Problems and tasks ->
• A. In the pool story, give the stretch from "A lot of guys" through "telling the truth." again, swapping "bravado" for "swagger".
• B. In the pool story, what did the man holding the baby say he was when he did a little swimming himself?

Source extract ->
"""

About eight years ago. I was doing a fly set in the local YMCA pool. After I'd done a few repeats, a guy holding a baby in the shallow end asked about my swimming. He looked around thirtyish. I guessed from his build that he had probably been an ex-high school, possibly college football player. He was curious about masters swimming in general; I answered his questions patiently. I had just set my first world masters record several months before, a fact I managed to quickly work into the conversation. (In the first few heady months after setting that record this generally took me about the same amount of time it actually took me to swim that 200 meter fly, roughly two and a quarter minutes.)
I felt very much the grizzled veteran of the butterfly wars. He finally mentioned that he had done a little swimming himself.....when he was a Navy Seal. All of a sudden it was as if the entire pool had tilted the other way and all the water had gone to that end. I now felt like the little baby he was holding in his arms.
If you've been a Navy Seal, or a member of any of the other Special Forces, that pretty much automatically makes you the coolest guy in the room. It's the ultimate badge of macho accomplishment; it means you've done stuff other guys couldn't dream of doing.
A lot of guys know this, which is why some will lie and say they were in the Special Forces when they weren't. (I've met one or two guys I'm pretty sure were lying about it.) But I could tell immediately this guy was the real thing. He had an air of calm seriousness and a complete lack of bravado which made it clear he was telling the truth.
I've known other tough guys, and I've met many people far more accomplished than I am. But I don't think I've ever felt a pool tilt quite so suddenly before.

"""

Input data ->
"""

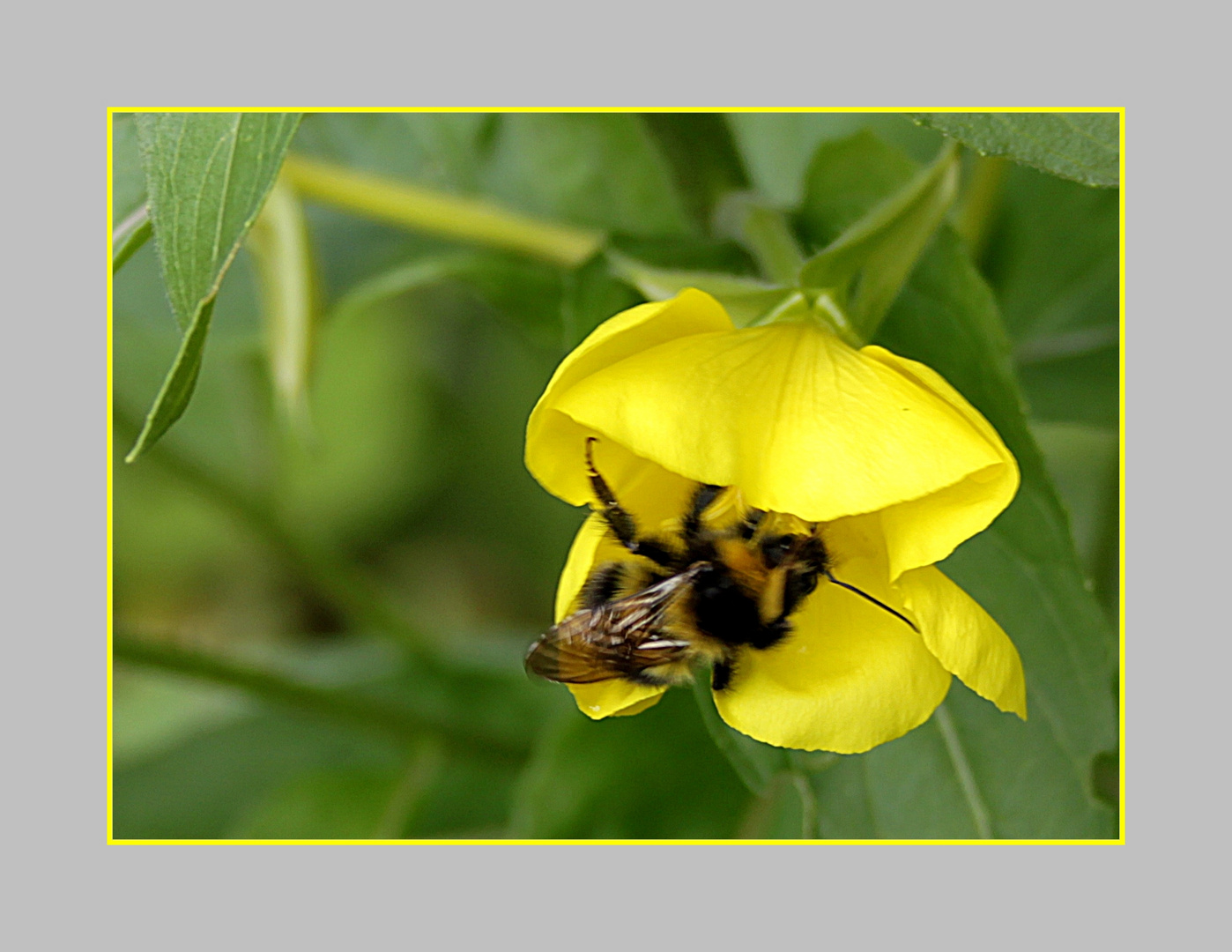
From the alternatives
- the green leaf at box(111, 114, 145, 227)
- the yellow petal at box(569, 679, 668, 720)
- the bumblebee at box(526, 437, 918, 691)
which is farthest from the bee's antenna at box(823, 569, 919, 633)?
the green leaf at box(111, 114, 145, 227)

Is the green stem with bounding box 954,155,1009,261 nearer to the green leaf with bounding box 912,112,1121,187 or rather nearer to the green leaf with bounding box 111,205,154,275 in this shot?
the green leaf with bounding box 912,112,1121,187

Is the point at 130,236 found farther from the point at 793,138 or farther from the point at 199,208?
the point at 793,138

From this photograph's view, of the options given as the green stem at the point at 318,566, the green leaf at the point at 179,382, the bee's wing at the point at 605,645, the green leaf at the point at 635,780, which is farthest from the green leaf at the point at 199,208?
the green stem at the point at 318,566

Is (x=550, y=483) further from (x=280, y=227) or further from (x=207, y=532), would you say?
(x=207, y=532)

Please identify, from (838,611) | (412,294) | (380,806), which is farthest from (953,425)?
(412,294)

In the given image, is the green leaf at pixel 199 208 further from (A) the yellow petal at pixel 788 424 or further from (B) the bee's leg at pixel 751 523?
(B) the bee's leg at pixel 751 523
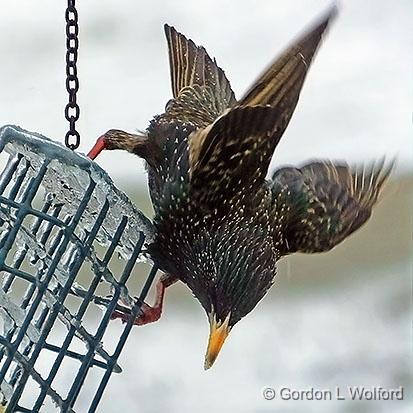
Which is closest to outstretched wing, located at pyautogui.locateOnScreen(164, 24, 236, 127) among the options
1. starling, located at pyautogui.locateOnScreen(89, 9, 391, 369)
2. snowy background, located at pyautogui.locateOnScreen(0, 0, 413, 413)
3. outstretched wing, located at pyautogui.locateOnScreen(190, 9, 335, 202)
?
starling, located at pyautogui.locateOnScreen(89, 9, 391, 369)

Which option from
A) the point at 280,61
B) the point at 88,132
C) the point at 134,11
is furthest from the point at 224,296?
the point at 134,11

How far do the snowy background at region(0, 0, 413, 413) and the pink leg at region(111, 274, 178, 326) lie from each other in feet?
1.71

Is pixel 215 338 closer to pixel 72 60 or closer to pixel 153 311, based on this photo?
pixel 153 311

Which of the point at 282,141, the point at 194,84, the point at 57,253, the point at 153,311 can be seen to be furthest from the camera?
the point at 282,141

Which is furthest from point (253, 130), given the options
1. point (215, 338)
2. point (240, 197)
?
point (215, 338)

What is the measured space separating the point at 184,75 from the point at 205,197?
259 millimetres

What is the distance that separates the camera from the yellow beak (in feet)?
2.54

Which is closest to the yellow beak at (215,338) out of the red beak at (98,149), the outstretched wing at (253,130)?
the outstretched wing at (253,130)

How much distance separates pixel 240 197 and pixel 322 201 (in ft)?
0.34

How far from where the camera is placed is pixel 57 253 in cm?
76

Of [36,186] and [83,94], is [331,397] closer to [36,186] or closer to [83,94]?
[83,94]

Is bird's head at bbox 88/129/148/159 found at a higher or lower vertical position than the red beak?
higher

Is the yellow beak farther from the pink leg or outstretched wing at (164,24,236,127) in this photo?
outstretched wing at (164,24,236,127)

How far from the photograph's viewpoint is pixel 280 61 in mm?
771
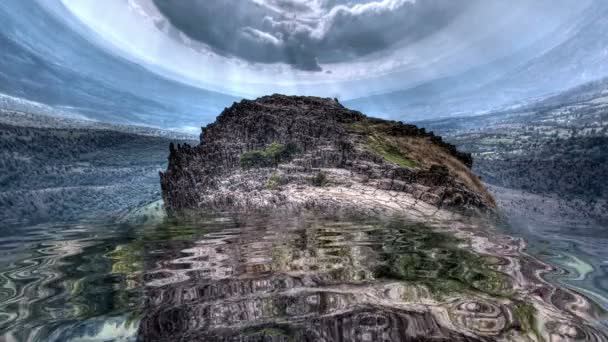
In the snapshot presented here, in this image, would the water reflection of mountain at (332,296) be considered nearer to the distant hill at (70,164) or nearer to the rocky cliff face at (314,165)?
the rocky cliff face at (314,165)

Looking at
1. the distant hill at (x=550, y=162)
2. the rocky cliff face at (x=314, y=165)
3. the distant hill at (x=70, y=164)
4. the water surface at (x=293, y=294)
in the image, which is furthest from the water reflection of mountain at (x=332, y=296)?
the distant hill at (x=70, y=164)

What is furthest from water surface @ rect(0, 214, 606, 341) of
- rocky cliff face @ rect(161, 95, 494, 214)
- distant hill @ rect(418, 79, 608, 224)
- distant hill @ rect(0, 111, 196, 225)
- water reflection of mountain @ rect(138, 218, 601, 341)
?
distant hill @ rect(0, 111, 196, 225)

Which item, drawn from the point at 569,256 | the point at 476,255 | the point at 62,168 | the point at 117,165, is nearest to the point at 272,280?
the point at 476,255

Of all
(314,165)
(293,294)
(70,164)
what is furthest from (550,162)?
(70,164)

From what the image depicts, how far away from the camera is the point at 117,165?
313 feet

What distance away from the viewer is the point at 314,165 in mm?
17938

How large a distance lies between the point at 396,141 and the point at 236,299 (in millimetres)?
16812

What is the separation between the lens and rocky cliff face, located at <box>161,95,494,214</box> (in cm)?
1473

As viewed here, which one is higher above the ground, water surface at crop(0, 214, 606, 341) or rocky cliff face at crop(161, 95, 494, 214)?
rocky cliff face at crop(161, 95, 494, 214)

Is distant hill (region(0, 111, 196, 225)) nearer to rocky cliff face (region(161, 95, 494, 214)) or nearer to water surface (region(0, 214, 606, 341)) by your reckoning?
rocky cliff face (region(161, 95, 494, 214))

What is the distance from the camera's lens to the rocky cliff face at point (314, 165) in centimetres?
1473

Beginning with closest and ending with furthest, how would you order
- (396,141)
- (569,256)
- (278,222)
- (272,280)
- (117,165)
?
(272,280) → (569,256) → (278,222) → (396,141) → (117,165)

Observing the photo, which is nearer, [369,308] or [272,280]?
[369,308]

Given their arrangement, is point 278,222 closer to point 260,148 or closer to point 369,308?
point 369,308
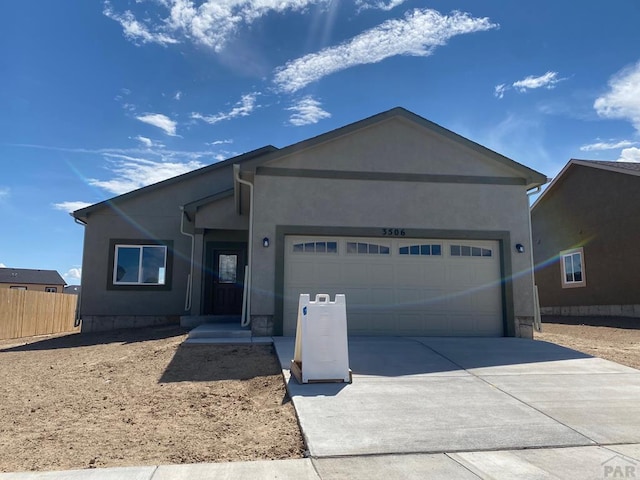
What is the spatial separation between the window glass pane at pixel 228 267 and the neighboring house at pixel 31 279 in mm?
41338

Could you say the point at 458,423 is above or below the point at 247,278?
below

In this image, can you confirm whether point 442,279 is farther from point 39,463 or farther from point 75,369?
point 39,463

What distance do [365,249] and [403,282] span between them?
116 centimetres

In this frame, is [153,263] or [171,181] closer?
[153,263]

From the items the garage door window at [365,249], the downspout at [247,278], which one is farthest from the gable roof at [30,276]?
the garage door window at [365,249]

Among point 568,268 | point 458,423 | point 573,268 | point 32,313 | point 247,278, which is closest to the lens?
point 458,423

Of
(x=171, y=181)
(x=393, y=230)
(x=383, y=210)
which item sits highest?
(x=171, y=181)

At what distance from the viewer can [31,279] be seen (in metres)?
52.5

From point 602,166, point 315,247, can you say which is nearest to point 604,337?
point 315,247

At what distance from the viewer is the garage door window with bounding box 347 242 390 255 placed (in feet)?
36.9

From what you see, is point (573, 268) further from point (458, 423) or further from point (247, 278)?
point (458, 423)

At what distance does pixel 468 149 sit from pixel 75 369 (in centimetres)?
952

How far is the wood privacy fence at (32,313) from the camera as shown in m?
16.7

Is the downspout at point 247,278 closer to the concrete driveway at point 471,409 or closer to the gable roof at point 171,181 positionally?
the concrete driveway at point 471,409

"""

Answers ->
• A.
A lot of guys know this, which is why some will lie and say they were in the Special Forces when they weren't. (I've met one or two guys I'm pretty sure were lying about it.) But I could tell immediately this guy was the real thing. He had an air of calm seriousness and a complete lack of swagger which made it clear he was telling the truth.

• B. A Navy Seal.